**EXERCISE DIRECTIONS**
All of the data, from the first line to the last, should be reproduced without alteration.
*** INPUT RECORDS ***
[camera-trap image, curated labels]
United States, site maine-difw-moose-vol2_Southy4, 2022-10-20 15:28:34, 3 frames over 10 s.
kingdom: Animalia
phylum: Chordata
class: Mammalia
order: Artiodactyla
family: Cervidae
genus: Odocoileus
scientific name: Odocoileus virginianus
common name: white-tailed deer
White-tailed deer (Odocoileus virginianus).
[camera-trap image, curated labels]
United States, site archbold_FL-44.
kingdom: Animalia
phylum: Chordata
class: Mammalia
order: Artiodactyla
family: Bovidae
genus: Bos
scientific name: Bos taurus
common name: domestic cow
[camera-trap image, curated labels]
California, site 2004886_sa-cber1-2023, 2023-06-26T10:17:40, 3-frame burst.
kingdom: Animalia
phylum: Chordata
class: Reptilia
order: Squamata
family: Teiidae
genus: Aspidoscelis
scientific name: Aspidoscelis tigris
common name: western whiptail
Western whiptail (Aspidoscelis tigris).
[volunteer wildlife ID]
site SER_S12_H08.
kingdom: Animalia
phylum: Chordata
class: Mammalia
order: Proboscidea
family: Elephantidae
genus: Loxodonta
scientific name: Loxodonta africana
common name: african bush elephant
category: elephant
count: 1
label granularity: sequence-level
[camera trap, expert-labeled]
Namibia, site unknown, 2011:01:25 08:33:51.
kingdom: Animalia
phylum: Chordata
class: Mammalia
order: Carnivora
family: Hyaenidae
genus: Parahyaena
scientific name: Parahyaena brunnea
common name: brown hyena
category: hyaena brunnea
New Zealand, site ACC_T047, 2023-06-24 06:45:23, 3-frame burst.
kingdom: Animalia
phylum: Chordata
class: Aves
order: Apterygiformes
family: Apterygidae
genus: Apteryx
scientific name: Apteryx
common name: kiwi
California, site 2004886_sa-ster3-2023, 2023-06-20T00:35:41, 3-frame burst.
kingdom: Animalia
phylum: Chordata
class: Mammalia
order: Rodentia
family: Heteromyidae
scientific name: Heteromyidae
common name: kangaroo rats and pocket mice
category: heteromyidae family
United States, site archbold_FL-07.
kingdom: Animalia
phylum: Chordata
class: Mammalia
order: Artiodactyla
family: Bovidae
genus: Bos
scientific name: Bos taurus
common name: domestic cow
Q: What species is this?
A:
*** End of INPUT RECORDS ***
**SOLUTION TO THIS EXERCISE**
[camera-trap image, curated labels]
United States, site maine-difw-moose-vol2_Southy4, 2022-10-20 15:28:34, 3 frames over 10 s.
kingdom: Animalia
phylum: Chordata
class: Mammalia
order: Artiodactyla
family: Cervidae
genus: Odocoileus
scientific name: Odocoileus virginianus
common name: white-tailed deer
White-tailed deer (Odocoileus virginianus).
[camera-trap image, curated labels]
United States, site archbold_FL-44.
kingdom: Animalia
phylum: Chordata
class: Mammalia
order: Artiodactyla
family: Bovidae
genus: Bos
scientific name: Bos taurus
common name: domestic cow
[camera-trap image, curated labels]
California, site 2004886_sa-cber1-2023, 2023-06-26T10:17:40, 3-frame burst.
kingdom: Animalia
phylum: Chordata
class: Reptilia
order: Squamata
family: Teiidae
genus: Aspidoscelis
scientific name: Aspidoscelis tigris
common name: western whiptail
Western whiptail (Aspidoscelis tigris).
[volunteer wildlife ID]
site SER_S12_H08.
kingdom: Animalia
phylum: Chordata
class: Mammalia
order: Proboscidea
family: Elephantidae
genus: Loxodonta
scientific name: Loxodonta africana
common name: african bush elephant
category: elephant
count: 1
label granularity: sequence-level
[camera trap, expert-labeled]
Namibia, site unknown, 2011:01:25 08:33:51.
kingdom: Animalia
phylum: Chordata
class: Mammalia
order: Carnivora
family: Hyaenidae
genus: Parahyaena
scientific name: Parahyaena brunnea
common name: brown hyena
category: hyaena brunnea
New Zealand, site ACC_T047, 2023-06-24 06:45:23, 3-frame burst.
kingdom: Animalia
phylum: Chordata
class: Aves
order: Apterygiformes
family: Apterygidae
genus: Apteryx
scientific name: Apteryx
common name: kiwi
California, site 2004886_sa-ster3-2023, 2023-06-20T00:35:41, 3-frame burst.
kingdom: Animalia
phylum: Chordata
class: Mammalia
order: Rodentia
family: Heteromyidae
scientific name: Heteromyidae
common name: kangaroo rats and pocket mice
category: heteromyidae family
United States, site archbold_FL-07.
kingdom: Animalia
phylum: Chordata
class: Mammalia
order: Artiodactyla
family: Bovidae
genus: Bos
scientific name: Bos taurus
common name: domestic cow
Q: What species is this?
A:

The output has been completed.